AIM - Recast the material from the line containing "How far is (x=136, y=100)" through the end of the material as a Markdown table with the columns Number and Record line, one row per line and blank lines omitted.

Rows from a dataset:
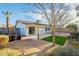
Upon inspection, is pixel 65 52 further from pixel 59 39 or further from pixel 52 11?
pixel 52 11

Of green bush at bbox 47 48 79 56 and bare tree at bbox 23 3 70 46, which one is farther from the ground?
bare tree at bbox 23 3 70 46

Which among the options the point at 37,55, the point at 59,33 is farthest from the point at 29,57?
the point at 59,33

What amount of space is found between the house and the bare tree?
5cm

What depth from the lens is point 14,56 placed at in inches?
78.6

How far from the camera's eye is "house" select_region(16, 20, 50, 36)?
201 cm

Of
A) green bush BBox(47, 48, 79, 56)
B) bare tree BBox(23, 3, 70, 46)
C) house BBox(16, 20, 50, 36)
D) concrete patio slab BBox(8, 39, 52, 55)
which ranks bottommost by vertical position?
green bush BBox(47, 48, 79, 56)

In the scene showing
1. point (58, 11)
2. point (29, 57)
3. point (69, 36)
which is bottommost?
point (29, 57)

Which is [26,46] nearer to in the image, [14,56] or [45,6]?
[14,56]

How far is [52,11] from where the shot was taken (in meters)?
2.03

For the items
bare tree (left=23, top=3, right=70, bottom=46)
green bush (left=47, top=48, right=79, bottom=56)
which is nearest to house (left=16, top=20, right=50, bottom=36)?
bare tree (left=23, top=3, right=70, bottom=46)

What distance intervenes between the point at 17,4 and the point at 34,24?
243 millimetres

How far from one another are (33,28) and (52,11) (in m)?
0.24

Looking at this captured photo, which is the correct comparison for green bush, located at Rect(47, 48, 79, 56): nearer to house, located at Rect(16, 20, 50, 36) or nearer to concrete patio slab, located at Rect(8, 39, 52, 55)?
concrete patio slab, located at Rect(8, 39, 52, 55)

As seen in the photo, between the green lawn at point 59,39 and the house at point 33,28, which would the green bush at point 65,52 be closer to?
the green lawn at point 59,39
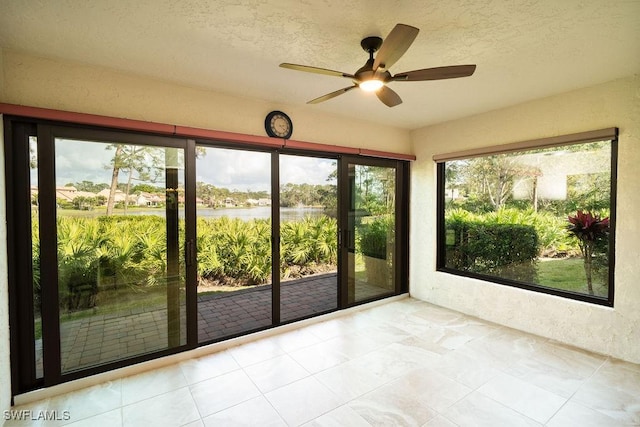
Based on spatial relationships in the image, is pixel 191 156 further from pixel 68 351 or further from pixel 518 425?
pixel 518 425

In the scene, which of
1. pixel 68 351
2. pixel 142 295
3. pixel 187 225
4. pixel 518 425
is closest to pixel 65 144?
pixel 187 225

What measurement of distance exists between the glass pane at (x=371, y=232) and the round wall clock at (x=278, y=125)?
101 cm

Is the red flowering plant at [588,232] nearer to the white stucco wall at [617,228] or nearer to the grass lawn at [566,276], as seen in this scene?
the grass lawn at [566,276]

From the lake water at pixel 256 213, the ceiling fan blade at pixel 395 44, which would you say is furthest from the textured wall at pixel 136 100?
the ceiling fan blade at pixel 395 44

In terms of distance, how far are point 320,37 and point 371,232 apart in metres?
2.78

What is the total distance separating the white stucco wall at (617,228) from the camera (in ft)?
8.43

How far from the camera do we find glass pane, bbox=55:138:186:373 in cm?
235

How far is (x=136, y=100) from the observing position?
8.19 ft

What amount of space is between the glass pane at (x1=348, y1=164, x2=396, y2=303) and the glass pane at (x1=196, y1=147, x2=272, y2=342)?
1.14m

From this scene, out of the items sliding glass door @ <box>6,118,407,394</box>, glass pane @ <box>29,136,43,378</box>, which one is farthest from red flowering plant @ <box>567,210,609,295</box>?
glass pane @ <box>29,136,43,378</box>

EXERCISE ANSWER -
| Number | Record line |
|---|---|
| 1 | How far is (x=136, y=100) from the observing position? |
| 2 | 8.19 ft |
| 3 | What amount of space is between the glass pane at (x1=348, y1=164, x2=396, y2=303) and the glass pane at (x1=196, y1=147, x2=272, y2=342)? |
| 4 | 1.14m |
| 5 | From this scene, out of the items sliding glass door @ <box>6,118,407,394</box>, glass pane @ <box>29,136,43,378</box>, which one is farthest from red flowering plant @ <box>567,210,609,295</box>? |
| 6 | glass pane @ <box>29,136,43,378</box> |